▸ **Your objective**
Render everything from the start of the listing down to the line containing "Is there cell here? (SVG masks)", that line included, as a numbered list, skipping blank lines and leaving out the pictures.

▸ **Records shown**
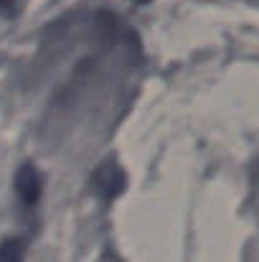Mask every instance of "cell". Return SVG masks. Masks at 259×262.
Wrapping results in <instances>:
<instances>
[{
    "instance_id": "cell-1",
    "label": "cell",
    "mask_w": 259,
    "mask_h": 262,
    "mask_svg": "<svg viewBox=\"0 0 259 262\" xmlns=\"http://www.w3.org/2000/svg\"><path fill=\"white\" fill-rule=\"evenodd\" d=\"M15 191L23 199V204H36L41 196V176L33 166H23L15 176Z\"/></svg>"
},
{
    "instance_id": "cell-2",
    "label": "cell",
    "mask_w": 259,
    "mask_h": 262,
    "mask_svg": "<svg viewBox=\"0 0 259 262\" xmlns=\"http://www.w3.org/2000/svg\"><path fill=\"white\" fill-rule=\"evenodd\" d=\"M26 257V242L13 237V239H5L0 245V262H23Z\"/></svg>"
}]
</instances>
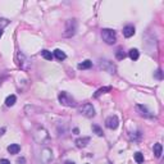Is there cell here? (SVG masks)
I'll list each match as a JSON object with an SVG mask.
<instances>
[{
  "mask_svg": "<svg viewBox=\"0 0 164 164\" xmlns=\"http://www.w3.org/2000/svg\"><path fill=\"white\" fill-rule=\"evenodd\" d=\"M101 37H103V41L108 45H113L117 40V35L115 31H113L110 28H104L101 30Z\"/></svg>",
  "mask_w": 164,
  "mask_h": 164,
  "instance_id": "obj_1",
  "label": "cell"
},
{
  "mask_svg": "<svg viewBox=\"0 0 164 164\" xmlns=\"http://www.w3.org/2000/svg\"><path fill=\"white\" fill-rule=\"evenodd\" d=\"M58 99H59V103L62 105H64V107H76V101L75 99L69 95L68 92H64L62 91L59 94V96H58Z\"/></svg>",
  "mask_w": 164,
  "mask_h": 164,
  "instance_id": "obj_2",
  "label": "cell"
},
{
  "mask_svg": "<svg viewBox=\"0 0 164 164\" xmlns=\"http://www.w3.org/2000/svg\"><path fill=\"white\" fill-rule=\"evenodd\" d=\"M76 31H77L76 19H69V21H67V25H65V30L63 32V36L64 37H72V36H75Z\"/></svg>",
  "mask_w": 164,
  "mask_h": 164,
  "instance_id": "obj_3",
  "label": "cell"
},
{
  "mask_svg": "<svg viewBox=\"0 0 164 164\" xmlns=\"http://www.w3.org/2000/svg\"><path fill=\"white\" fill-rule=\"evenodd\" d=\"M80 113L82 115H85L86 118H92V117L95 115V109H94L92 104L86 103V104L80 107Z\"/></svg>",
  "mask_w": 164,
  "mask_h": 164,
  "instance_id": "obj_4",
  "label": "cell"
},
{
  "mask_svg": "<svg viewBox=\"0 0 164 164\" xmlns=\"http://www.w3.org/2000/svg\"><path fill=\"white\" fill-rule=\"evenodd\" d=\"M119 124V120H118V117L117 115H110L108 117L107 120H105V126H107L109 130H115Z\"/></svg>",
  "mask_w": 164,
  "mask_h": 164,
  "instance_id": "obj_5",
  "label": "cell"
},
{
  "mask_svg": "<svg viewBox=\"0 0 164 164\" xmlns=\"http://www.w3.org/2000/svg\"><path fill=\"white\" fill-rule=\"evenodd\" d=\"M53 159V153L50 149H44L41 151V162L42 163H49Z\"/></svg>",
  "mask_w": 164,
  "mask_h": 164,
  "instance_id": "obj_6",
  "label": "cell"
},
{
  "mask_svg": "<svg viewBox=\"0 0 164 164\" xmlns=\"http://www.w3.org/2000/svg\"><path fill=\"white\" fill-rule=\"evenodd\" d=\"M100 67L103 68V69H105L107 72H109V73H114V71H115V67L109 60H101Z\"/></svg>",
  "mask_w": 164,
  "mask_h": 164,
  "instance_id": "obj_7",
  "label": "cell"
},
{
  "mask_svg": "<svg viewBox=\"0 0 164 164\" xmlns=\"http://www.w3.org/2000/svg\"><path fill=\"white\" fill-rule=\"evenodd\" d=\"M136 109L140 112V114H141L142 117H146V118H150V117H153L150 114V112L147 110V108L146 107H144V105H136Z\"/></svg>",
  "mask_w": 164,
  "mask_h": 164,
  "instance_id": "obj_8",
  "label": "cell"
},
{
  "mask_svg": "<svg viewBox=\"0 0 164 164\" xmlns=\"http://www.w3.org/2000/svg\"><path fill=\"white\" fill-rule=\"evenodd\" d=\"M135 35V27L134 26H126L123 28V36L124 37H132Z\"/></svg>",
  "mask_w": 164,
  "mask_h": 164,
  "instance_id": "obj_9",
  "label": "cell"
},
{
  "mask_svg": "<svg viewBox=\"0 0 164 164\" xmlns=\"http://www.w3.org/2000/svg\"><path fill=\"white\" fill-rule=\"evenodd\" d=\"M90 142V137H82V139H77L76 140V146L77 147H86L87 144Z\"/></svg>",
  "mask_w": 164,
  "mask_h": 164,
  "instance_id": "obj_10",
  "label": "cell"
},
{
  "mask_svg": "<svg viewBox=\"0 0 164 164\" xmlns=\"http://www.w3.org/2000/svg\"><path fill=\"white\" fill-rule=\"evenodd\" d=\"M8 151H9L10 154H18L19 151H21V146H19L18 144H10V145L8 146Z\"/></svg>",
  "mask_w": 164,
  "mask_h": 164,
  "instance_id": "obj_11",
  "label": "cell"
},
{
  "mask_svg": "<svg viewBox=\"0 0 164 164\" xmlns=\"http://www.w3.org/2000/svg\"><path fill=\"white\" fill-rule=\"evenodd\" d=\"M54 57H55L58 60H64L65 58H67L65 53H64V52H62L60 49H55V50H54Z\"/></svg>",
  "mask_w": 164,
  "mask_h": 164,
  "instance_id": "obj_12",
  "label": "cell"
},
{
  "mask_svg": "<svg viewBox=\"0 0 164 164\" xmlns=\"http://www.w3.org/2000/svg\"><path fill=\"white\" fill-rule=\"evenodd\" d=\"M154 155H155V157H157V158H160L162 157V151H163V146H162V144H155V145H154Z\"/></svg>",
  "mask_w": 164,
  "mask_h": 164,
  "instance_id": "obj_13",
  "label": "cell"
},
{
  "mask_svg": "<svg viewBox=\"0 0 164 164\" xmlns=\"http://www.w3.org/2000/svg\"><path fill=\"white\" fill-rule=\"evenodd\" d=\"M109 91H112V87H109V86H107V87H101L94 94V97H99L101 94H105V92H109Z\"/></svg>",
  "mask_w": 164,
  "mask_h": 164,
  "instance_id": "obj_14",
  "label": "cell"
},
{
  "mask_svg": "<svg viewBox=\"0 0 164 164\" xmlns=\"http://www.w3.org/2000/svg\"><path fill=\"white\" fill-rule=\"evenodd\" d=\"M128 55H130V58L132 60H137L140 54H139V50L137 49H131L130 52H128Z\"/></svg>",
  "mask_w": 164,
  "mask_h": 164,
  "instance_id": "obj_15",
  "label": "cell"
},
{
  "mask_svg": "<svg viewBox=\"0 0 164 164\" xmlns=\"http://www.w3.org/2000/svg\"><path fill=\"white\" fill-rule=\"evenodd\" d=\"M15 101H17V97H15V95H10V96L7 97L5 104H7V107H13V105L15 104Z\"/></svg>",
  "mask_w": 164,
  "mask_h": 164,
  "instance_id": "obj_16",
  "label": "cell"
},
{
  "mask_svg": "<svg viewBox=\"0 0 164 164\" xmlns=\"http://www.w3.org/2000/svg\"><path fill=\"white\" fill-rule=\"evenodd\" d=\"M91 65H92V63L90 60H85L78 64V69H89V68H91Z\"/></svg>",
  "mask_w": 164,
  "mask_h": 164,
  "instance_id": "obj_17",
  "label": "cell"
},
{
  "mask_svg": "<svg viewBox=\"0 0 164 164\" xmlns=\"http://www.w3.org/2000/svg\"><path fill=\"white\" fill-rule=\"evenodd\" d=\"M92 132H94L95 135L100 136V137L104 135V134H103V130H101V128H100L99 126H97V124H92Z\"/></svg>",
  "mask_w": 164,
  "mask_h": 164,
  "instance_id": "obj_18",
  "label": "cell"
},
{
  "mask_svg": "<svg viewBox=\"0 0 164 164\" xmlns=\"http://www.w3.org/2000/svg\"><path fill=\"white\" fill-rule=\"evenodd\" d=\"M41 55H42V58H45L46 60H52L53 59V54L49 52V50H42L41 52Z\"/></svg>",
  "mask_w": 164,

▸ **The completed task**
1. Mask every instance of "cell". Return SVG masks. Masks at 259×262.
2. Wrapping results in <instances>:
3. <instances>
4. [{
5.     "instance_id": "cell-1",
6.     "label": "cell",
7.     "mask_w": 259,
8.     "mask_h": 262,
9.     "mask_svg": "<svg viewBox=\"0 0 259 262\" xmlns=\"http://www.w3.org/2000/svg\"><path fill=\"white\" fill-rule=\"evenodd\" d=\"M15 191L23 199V204H36L41 196V176L33 166H23L15 176Z\"/></svg>"
10. },
11. {
12.     "instance_id": "cell-2",
13.     "label": "cell",
14.     "mask_w": 259,
15.     "mask_h": 262,
16.     "mask_svg": "<svg viewBox=\"0 0 259 262\" xmlns=\"http://www.w3.org/2000/svg\"><path fill=\"white\" fill-rule=\"evenodd\" d=\"M26 257V242L13 237V239H5L0 245V262H23Z\"/></svg>"
17. }]
18. </instances>
19. Is there cell here? (SVG masks)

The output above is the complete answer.